Il y a peu, Le Figaro, sentant venir le Bac, s’est fendu d’un article dressant la liste (les journaux adorent les listes, meilleurs collèges, meilleurs lycées, meilleurs hôpitaux, meilleurs sextoys et autres données indispensables) des « 20 classiques de la littérature à avoir lu avant 18 ans selon les professeurs des meilleurs lycées » — et l’on voit qu’un classement renvoie à un autre classement, selon un processus sans fin. Rien que de très attendu dans cette mini-bibliothèque idéale — mais rien non plus qui permette d’avoir une très bonne note. L’illustre journal s’aligne au fond sur les données de l’Intelligence Artificielle, dont on sait ici ce que j’en pense, et qui certainement, si on lui posait la question, dresserait le même palmarès.
Parfait. C’est tout à fait suffisant pour avoir la moyenne, cet idéal des machines.
Mais si la moyenne suffit au Bac ou en Licence, elle est notoirement insuffisante dès que l’on passe à l’échelon au-dessus. La « moyenne » des candidats admissibles à l’ENS ? par exemple, n’est pas 10 — elle est légèrement au-dessus de 14. C’est-à-dire que si vous avez 10 ou 12, vous êtes recalé dès l’écrit. Et si vous avez tout juste 14, vos chances de réussir après l’oral sont faibles, étant entendu que vous n’avez aucun capital pour compenser un faux-pas, toujours possible.
L’élitisme républicain, dont je défends ardemment le principe, ne s’est jamais contenté d’une moyenne médiocre (cette formule est techniquement un isolexisme, mais si vous êtes feignant, vous pouvez la ranger, bien sûr, dans la grande famille des polyptotes…). Jean Jaurès fut lauréat du Concours général en latin — Jean Zay, lui, fut lauréat en Littérature française — avant de réussir 1er à l’Ecole Normale Supérieure, Léon Blum a suivi le même cursus, et écrivit un essai remarquable sur Stendhal et le beylisme — entre autres travaux littéraires. C’était cela, la gauche. Voilà qui nous éloigne assez de Sébastien Delogu et autres figures majeures de la Gauche d’aujourd’hui. Mais comme ne cessent de le proclamer les sociologues, le niveau monte…

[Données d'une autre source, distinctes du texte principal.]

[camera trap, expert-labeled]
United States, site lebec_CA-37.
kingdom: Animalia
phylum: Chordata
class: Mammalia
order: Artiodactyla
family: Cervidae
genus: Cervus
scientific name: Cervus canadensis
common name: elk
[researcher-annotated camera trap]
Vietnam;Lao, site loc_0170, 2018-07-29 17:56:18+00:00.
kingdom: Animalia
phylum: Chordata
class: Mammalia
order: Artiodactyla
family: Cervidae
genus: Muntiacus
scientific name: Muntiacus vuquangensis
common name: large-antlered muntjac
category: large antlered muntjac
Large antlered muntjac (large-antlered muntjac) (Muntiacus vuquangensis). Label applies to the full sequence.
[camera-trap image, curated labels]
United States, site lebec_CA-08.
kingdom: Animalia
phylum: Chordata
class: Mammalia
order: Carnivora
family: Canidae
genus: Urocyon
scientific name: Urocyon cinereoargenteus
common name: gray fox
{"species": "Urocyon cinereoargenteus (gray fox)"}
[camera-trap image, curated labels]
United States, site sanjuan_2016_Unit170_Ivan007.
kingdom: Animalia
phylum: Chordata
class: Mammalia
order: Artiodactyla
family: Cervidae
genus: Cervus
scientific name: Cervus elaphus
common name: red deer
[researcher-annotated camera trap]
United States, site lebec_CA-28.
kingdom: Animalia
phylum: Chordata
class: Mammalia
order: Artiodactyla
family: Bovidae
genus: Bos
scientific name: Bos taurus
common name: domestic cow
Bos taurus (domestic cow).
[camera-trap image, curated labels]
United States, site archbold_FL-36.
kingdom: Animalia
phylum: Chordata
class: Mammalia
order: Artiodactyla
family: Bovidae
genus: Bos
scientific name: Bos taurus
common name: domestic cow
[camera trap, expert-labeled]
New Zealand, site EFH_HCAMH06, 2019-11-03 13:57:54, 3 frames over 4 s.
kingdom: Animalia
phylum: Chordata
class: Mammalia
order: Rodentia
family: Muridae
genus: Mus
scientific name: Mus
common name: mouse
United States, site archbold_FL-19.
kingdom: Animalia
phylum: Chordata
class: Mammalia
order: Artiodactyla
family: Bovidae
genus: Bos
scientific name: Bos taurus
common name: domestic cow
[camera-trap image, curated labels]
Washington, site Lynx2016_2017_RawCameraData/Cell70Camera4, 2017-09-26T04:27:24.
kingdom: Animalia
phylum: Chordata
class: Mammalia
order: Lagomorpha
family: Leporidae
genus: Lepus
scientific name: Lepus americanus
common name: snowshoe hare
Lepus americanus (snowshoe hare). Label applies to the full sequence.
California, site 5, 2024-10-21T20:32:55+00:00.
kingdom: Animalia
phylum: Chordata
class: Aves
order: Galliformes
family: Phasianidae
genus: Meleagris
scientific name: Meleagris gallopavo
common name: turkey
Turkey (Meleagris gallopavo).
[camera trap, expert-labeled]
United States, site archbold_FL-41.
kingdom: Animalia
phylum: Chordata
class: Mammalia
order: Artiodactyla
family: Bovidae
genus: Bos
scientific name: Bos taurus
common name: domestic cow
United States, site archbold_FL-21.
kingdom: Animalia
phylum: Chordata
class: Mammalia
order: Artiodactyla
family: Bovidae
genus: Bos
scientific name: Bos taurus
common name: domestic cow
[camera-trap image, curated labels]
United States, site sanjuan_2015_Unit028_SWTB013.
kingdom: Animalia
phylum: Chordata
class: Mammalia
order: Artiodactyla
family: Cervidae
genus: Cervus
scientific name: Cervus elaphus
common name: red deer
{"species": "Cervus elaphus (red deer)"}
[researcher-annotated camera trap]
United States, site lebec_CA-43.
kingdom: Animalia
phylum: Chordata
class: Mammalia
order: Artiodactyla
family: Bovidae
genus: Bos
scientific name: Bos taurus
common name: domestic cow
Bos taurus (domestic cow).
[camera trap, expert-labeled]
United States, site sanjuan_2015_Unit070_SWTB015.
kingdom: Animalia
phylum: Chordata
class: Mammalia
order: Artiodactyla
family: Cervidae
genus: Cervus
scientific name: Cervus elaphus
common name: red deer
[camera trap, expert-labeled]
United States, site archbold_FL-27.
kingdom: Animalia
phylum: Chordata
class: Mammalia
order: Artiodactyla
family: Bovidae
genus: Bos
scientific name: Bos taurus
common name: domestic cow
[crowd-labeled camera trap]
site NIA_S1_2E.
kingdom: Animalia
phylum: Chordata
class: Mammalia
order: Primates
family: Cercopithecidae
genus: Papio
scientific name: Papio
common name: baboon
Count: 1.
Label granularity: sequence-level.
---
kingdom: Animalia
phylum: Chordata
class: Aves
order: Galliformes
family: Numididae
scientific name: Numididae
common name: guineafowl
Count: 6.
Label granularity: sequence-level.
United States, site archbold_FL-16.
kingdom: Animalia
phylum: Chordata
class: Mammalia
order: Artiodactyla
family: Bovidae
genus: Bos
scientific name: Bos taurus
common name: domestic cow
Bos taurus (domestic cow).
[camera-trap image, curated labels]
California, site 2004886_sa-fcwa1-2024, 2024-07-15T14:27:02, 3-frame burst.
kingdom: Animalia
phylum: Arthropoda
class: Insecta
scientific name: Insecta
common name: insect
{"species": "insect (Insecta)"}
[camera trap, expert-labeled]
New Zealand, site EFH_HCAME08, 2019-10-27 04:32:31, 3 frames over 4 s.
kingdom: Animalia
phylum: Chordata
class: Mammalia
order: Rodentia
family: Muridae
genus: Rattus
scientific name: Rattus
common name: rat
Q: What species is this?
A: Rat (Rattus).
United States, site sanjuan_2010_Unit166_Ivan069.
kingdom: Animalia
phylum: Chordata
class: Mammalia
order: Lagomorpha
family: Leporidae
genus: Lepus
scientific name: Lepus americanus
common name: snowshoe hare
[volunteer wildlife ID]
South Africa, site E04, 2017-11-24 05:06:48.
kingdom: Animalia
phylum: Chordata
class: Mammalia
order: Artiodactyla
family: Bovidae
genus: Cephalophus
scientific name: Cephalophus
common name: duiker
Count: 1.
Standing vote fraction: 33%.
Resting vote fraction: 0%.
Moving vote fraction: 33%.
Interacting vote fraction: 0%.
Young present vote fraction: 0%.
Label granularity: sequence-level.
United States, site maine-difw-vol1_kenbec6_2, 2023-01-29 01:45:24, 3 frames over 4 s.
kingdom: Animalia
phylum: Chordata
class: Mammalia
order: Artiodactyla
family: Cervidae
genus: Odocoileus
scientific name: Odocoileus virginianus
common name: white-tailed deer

La liste du Figaro est une base. Imaginez que visant une performance olympique, on fasse remarquer que vous avez appris à marcher. Ces vingt « classiques » sont certainement indispensables (et je n’imagine pas que de futurs enseignants de Lettres, par exemple, n’aient pas lu les classiques répertoriés par le journal). Mais en aucun cas ils vous permettront de passer à l’étape suivante : avoir une très bonne note qui vous qualifiera pour la marche du dessus.
Le Père Goriot ou La Peau de chagrin, sans doute. Mais Le Cousin Pons, du même Balzac, vous procurera des plaisirs tout aussi délicats, et c’est une référence moins attendue que le début des aventures de Rastignac et de Vautrin. Les Misérables, soit — mais Notre-Dame de Paris vous fournira des exemples autrement saisissants de romantisme troubadour, et cela vous évitera de croire qu’à la fin, Esmeralda se marie avec Phoebus pendant que Quasimodo fait des cabrioles de joie : il y a peu, des hypokhâgneux, qui a priori visaient l’ENS, m’ont affirmé que telle était la fin du roman — étant entendu qu’ils confondaient un chef d’œuvre de Hugo avec un dessin animé de Walt Disney. L’Etranger ne m’a jamais convaincu (où avez-vous vu que dans les années 1930 un Blanc abattant un Algérien armé et menaçant finirait sur l’échafaud ? On l’aurait décoré…), et lisez plutôt La Chute, roman éblouissant du vrai Camus, séducteur, ambigu, monstrueux.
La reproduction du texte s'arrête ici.